The subfolders may also contain (as long as noUpdate was not set to "true") the file ERR.mat, which contains the context-independent probabilities, ERRa, and context-dependent probilities, ERR. In the language of the methods of our paper, ERR(L,i,j,R) = T^{L,R}_{ij} and ERRa(i,j) = T_{ij}.

DOWNSTREAM of DADA

bin2fasta.m

If you wish to work with .fasta files of the inferred genotypes after calling DADA, you can call the included MATLAB script bin2fasta.m. This takes as its input the location of a folder of .mat files produced by DADA and creates .fasta files of the inferred genotypes, placing the abundance of each sequence in its header. If you want all genotypes output to a single file called 'all.fasta', you call it as

bin2fasta('inFolder')

you can also output a single .uniques file for each file, which you would achieve by calling

bin2fasta('inFolder','fasta',false)

omegaA_rejoin.m

takes a folder of .mat files produced by dada and returns a vector of approximate omegaA values that would be required for each cluster to be reabsorbed into some other cluster. Making a histogram of these is a good way to see whether the results are likely to be sensitive to the choice of the omegaA parameter, and if more conservative values ought to be used. These p-values are determined for the scenario that the reads of the reads of the error-free family of a given cluster were all errors away from some other cluster (for which all associated reads are included).

discrimPlot.m

shows a discrimination plot of the type shown in the DADA paper. Its arguments are:

  1. omegaA
  2. omegaR
  3. 4x4 matrix of context-independent error probabilities
  4. the number of reads in a cluster
  5. a 1x4 vector of the base composition of the sample genotype for a cluster
  6. the number of families in this cluster

For example,

discrimPlot(.01,.01,ERRa,5000,[50 50 50 50],1000)

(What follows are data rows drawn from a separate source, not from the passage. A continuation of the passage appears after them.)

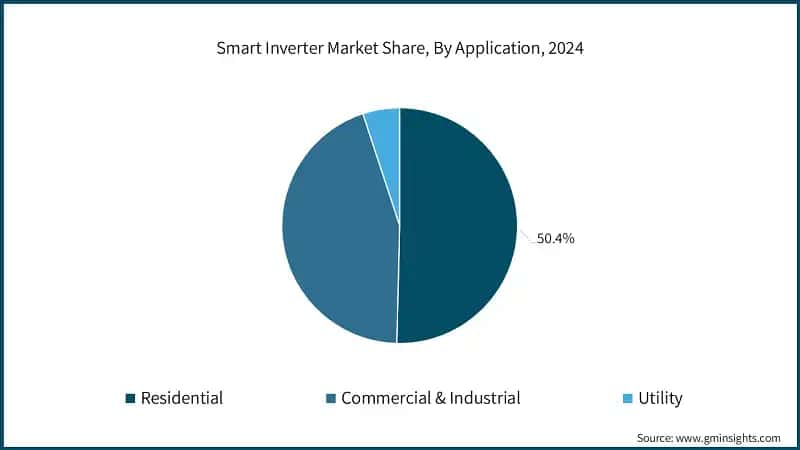 Smart Inverter Market Share, By Application, 2024

50.4%

Residential
Commercial & Industrial
Utility

Source: www.gminsights.com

where ERRa came from the ERR.mat file of the final round of clustering for your data set. Because of the way the effective Hamming distance is defined (see the DADA paper), everything above the curved line or to the right of the vertical line would be rejected as an error by DADA at the given significance levels if the x-axis is interpreted as a true Hamming distance, so this plot will show you the minimum resolution DADA was able to achieve at the provided significance level. If you want finer resolution than this, you can run the algorithm again with one or the other significance level changed, but you may have to accept additional false positives in the process.

A call for open-sourcing?

DADA itself is, for now, implemented in MATLAB. If you feel strongly, for philosophical or practical reasons, that it should be implemented in an open source language like C, let us know (and what your reasons are)!

Software License

DADA is licensed under the GPL v3; you may edit the code and share your edited code, but you may not sell the code and must maintain the license if you do distribute it.